Vivere sotto ad un ponte


Qui a Tondo siamo davvero in tantissimi e ad ogni angolo scopro situazioni di vita che fino a poco prima ignoravo esistessero, rendendomi conto sempre più che alla miseria non c'è limite.
A metà dicembre, insieme a due coraggiose volontarie della caritas parrocchiale, andiamo ad esplorare le baracche costruite sotto ai ponti che collegano la nostra zona con la parte nord del nostro distretto, per conoscere le famiglie che vi abitano. E' una zona che viene visitata di rado, anche i volontari della parrocchia non vengono mai qui.
Così, avventurandoci, abbiamo scoperto quasi dei veri e propri condomini, costruiti con teloni, legno e bambù corrosi dal tempo. Baracche ammucchiate, fissate in modo precario, talvolta miracolosamente aggrappate sotto la 'pancia' del ponte, sospese a meno di due metri dalla putrida acqua sottostante, affastellate a grappoli. Incredibile immaginare quanta gente ci vive: si vedono di continuo persone entrare e uscire, specialmente bambini di ogni età.
Il viale principale che attraversa questo 'villaggio' è un camminamento strettissimo, che spesso coincide con la larghezza del muretto che delimita la terra dal fiume ricoperto da un tappeto di rifiuti galleggianti. Un vero e proprio percorso di abilità ginnica ed equilibrismo, che tuttavia queste persone (anziani compresi) compiono ormai con disinvoltura e sicurezza, anche quando incrociano altri sullo stretto camminamento.
Eppure anche queste famiglie 'tirano avanti' vivendo la loro vita di ogni giorno: vediamo donne che lavano qualche indumento in una bacinella o che cucinano con qualche pentolino e un fornelletto a carbone o alcool; bambini che, in bilico sul muretto-marciapiede (accanto al fiume putrido) si lavano frettolosamente con l'acqua fredda di un secchio per prepararsi ad andare a scuola; accanto a loro, in qualche sporadico spazio tra le baracche, altri adulti che chiacchierano o preparano qualche carretto per andare a vendere street food e così cercare di 'sbarcare il lunario'.
Questi bambini sono comunque più fortunati di altri, perché vanno a scuola.
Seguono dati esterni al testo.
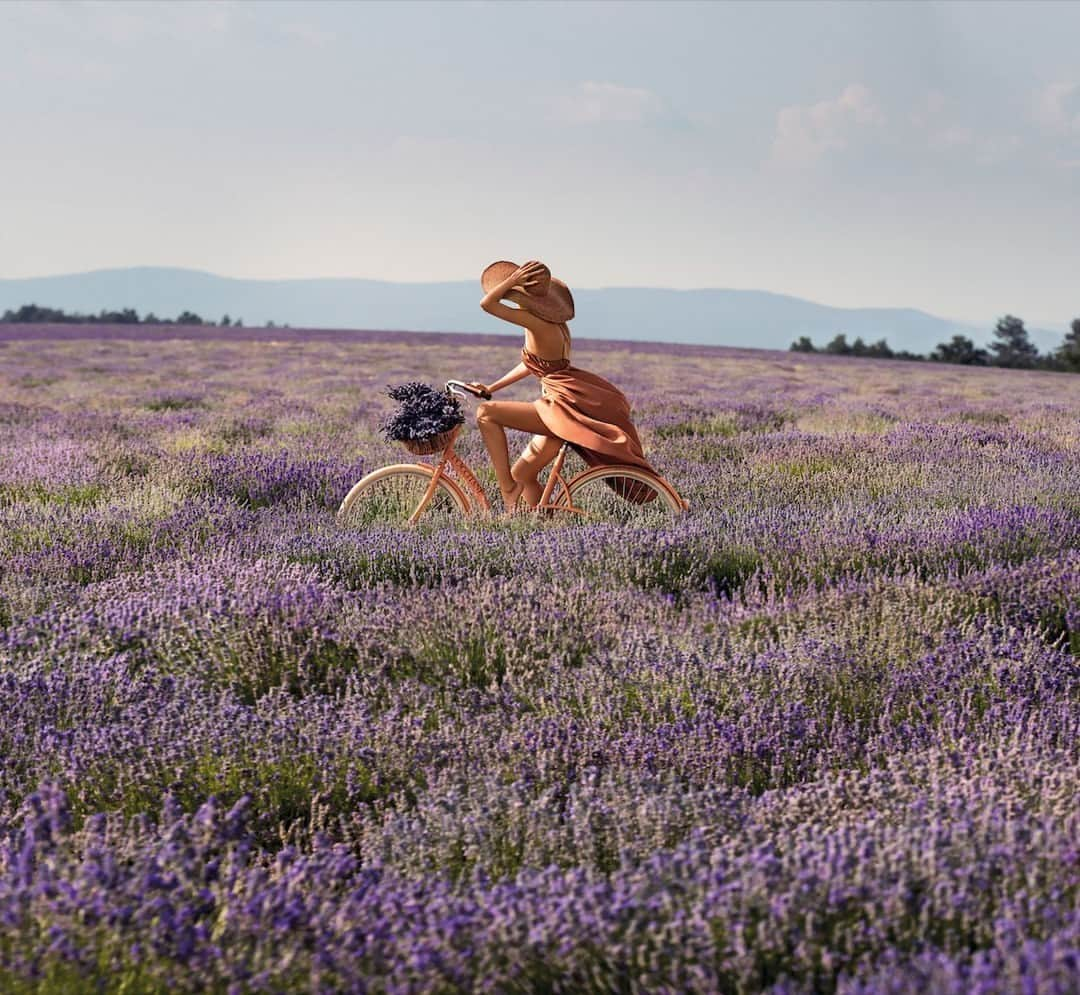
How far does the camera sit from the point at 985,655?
276 cm

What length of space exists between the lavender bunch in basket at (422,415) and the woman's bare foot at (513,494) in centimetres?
49

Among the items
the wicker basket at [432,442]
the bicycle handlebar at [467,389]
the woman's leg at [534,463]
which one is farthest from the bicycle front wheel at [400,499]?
the bicycle handlebar at [467,389]

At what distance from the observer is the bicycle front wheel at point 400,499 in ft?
15.7

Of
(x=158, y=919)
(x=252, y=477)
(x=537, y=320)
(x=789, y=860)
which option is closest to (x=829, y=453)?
(x=537, y=320)

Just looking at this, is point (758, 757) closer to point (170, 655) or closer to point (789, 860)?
point (789, 860)

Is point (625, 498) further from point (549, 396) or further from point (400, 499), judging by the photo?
point (400, 499)

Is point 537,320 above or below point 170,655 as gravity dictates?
above

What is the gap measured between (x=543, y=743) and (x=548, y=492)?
2.47m

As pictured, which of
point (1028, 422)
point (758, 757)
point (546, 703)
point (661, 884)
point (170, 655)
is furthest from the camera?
point (1028, 422)

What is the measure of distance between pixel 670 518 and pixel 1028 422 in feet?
22.5

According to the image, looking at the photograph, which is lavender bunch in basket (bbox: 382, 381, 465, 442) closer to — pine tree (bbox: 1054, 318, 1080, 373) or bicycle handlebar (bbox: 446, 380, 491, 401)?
bicycle handlebar (bbox: 446, 380, 491, 401)

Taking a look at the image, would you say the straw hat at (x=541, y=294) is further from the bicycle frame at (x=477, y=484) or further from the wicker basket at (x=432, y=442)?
Result: the wicker basket at (x=432, y=442)

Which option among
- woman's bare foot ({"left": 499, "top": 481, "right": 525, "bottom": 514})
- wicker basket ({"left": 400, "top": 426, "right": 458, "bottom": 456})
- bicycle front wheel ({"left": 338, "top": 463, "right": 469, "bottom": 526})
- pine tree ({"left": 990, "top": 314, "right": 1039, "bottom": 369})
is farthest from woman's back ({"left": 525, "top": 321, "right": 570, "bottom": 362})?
pine tree ({"left": 990, "top": 314, "right": 1039, "bottom": 369})

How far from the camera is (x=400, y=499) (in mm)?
5402
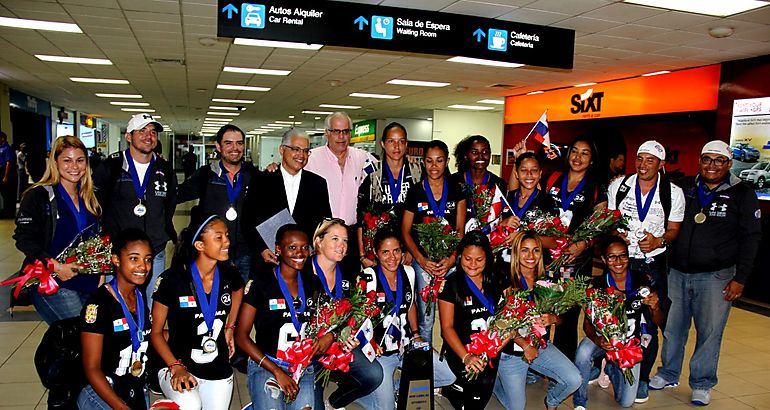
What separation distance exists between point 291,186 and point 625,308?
2472mm

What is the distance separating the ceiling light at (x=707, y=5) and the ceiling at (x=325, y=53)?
14 centimetres

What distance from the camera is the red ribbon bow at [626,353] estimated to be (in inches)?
143

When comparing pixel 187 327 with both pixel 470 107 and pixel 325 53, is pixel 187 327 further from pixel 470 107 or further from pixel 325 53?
pixel 470 107

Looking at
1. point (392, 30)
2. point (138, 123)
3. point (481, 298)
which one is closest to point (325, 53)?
point (392, 30)

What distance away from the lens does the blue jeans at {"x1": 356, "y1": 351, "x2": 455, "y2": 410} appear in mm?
3479

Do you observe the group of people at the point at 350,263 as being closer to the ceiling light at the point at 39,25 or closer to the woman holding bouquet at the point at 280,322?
the woman holding bouquet at the point at 280,322

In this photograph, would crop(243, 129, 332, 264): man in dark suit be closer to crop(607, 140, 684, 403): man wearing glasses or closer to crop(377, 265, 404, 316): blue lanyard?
crop(377, 265, 404, 316): blue lanyard

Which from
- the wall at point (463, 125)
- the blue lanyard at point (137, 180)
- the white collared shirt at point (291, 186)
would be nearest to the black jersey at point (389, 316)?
the white collared shirt at point (291, 186)

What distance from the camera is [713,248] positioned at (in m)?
4.26

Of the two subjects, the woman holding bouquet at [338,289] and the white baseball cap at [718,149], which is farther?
the white baseball cap at [718,149]

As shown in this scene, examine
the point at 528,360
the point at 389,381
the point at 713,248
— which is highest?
the point at 713,248

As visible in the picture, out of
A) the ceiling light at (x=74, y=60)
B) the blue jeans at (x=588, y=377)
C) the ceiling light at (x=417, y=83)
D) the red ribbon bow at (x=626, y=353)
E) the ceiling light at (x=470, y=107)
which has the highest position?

Ripassando più tardi, infatti, incontriamo altri loro coetanei che si danno da fare per raccogliere primizie tra l'immondizia del fiume: sacchetti di plastica, vetro, ferro o altri materiali 'facili da rivendere alle fabbriche'. Alcuni di loro camminano affondando a piedi nudi nel fango o nel putrido tappeto galleggiante formatosi nell'ansa del fiume; altri di loro navigano qualche rivestimento interno di frigorifero a mo' di canoa per riuscire a catturare le 'prede' che galleggiano dove il fiume è più profondo. Altri nuotano e s'immergono in un'acqua che, solo a vederla, mette i brividi.
Non è un'esagerazione. È la vita reale di tantissimi, qui. Purtroppo è (per forza) la normalità per tanti bambini. Mi ricorderò sempre, durante una visita successiva a queste famiglie, la naturalezza con cui due piccole bambine, vinta la prima diffidenza nei miei confronti, si sono arrampicate su per la rudimentale scala di bambù sospesa sul sinistro fiume, per prendere fuori dalla loro baracca una vecchia Barbie da mostrarmi con un sorriso di fierezza: la loro (unica) bambola preferita. La bambola sicuramente più preziosa che io abbia mai visto.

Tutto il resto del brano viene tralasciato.